## RECORDS PROVIDED
= Beginning of Section =

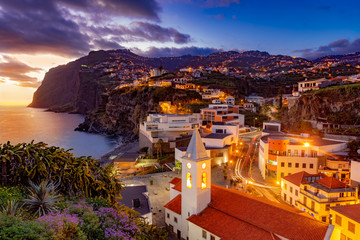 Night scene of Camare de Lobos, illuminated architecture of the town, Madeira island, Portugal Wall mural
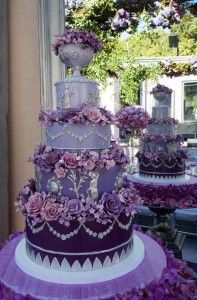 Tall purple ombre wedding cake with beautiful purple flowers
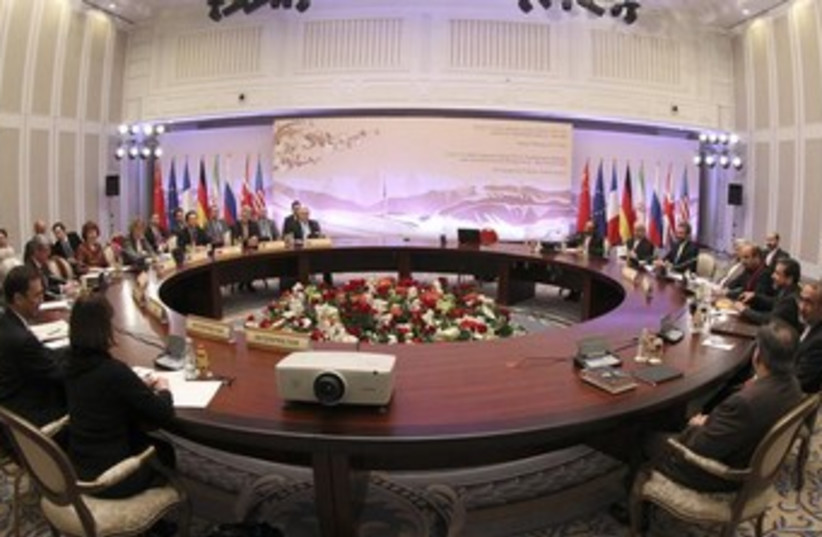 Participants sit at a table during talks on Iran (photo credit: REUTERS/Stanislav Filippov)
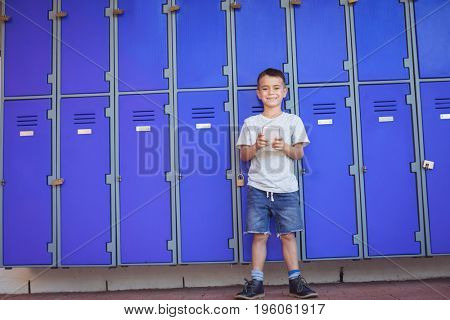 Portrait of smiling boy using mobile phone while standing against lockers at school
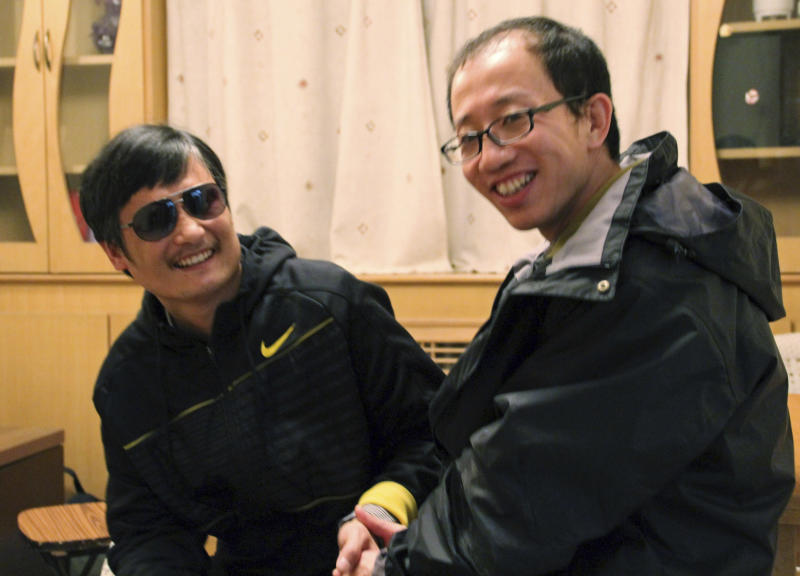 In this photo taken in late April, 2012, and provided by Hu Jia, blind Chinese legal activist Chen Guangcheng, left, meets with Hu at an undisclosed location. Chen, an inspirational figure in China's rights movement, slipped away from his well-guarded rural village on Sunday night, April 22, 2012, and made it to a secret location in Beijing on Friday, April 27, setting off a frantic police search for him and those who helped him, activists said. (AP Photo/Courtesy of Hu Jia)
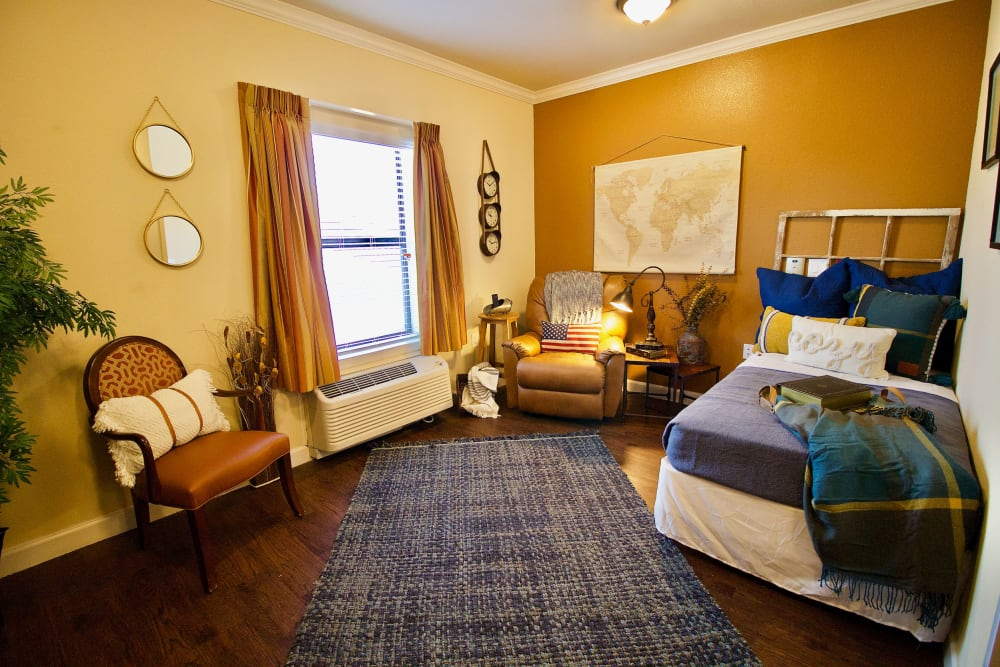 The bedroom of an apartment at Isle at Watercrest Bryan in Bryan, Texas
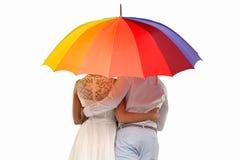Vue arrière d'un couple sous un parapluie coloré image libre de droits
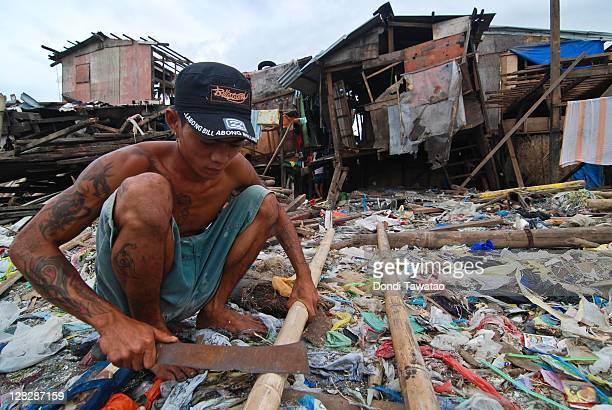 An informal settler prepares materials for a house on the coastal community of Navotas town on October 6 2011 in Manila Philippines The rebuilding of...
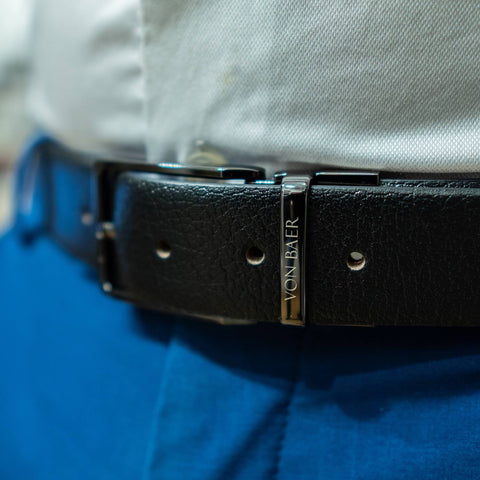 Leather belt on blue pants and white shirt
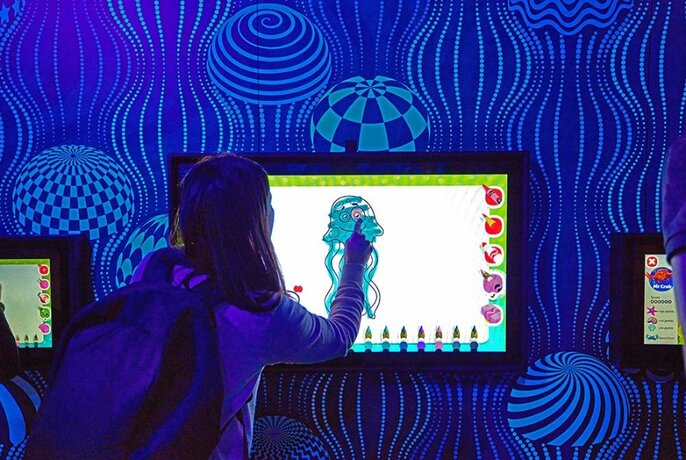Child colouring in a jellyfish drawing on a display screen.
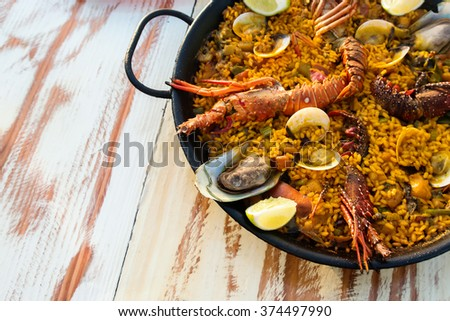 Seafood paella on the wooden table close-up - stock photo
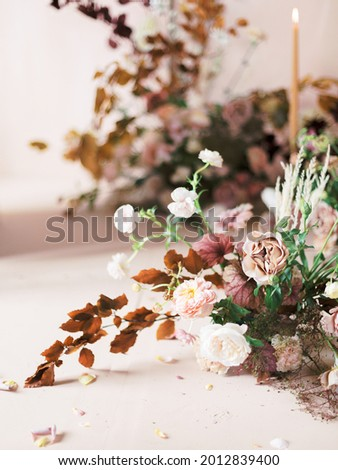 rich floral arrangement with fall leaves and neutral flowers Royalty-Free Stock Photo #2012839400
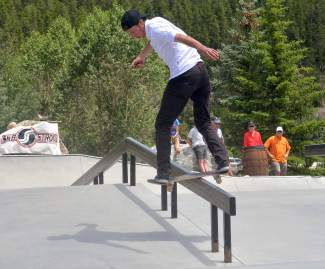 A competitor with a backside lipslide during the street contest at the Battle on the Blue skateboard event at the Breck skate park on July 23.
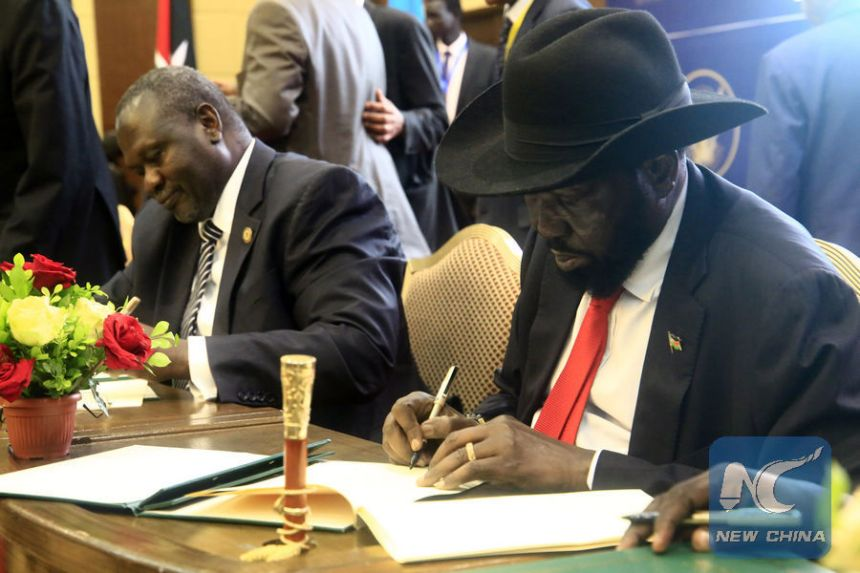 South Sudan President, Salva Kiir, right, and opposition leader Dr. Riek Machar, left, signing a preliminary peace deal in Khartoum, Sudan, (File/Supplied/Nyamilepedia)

= End of Section =
= Beginning of Section =

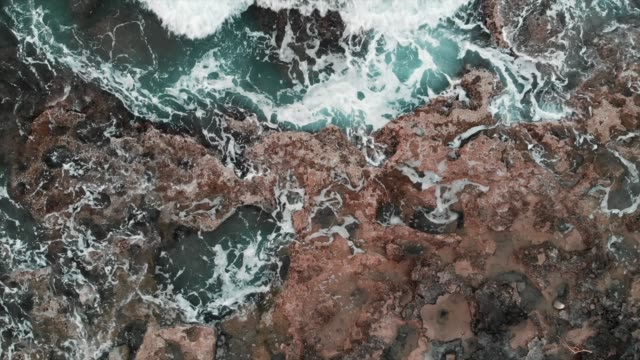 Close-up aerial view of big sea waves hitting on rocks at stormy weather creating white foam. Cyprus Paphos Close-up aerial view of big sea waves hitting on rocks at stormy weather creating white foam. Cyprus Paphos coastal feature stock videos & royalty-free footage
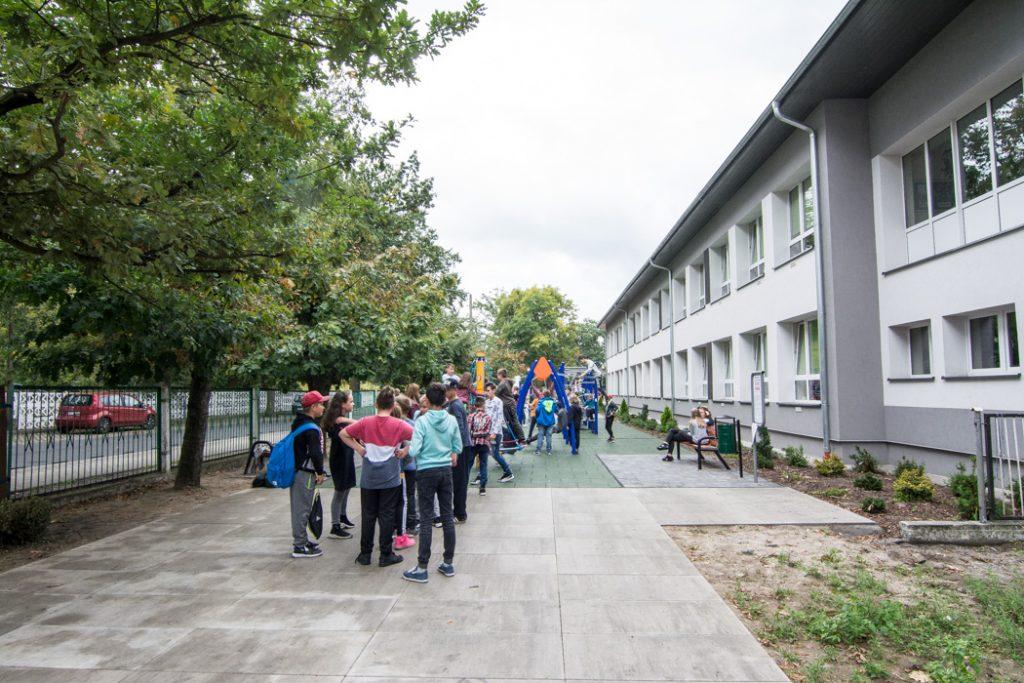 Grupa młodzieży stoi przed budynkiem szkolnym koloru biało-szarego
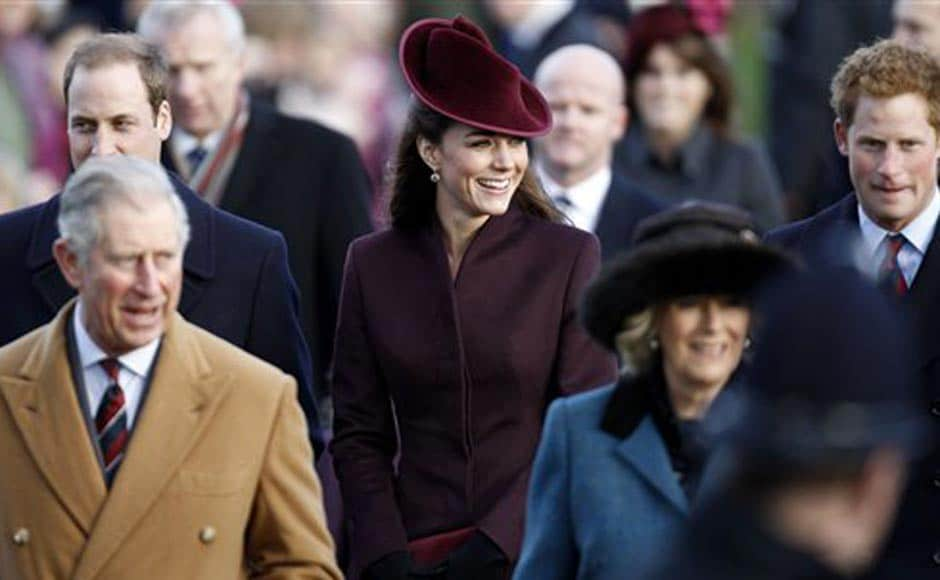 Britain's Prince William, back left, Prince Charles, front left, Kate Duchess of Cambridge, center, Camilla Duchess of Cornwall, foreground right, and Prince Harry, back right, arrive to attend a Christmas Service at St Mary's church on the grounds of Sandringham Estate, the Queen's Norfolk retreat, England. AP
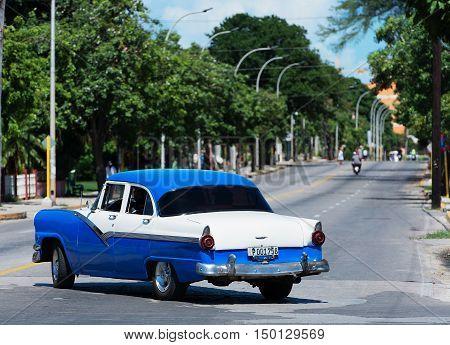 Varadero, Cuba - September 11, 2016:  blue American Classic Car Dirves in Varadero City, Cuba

= End of Section =

## EXERCISE BRIEF
Only the lines above from the one with "Night scene of" to the one with "Participants sit at" should be printed, both included and exactly as written; no picture belongs in the copy.

## EXERCISE RESPONSE
 Night scene of Camare de Lobos, illuminated architecture of the town, Madeira island, Portugal Wall mural
 Tall purple ombre wedding cake with beautiful purple flowers
 Participants sit at a table during talks on Iran (photo credit: REUTERS/Stanislav Filippov)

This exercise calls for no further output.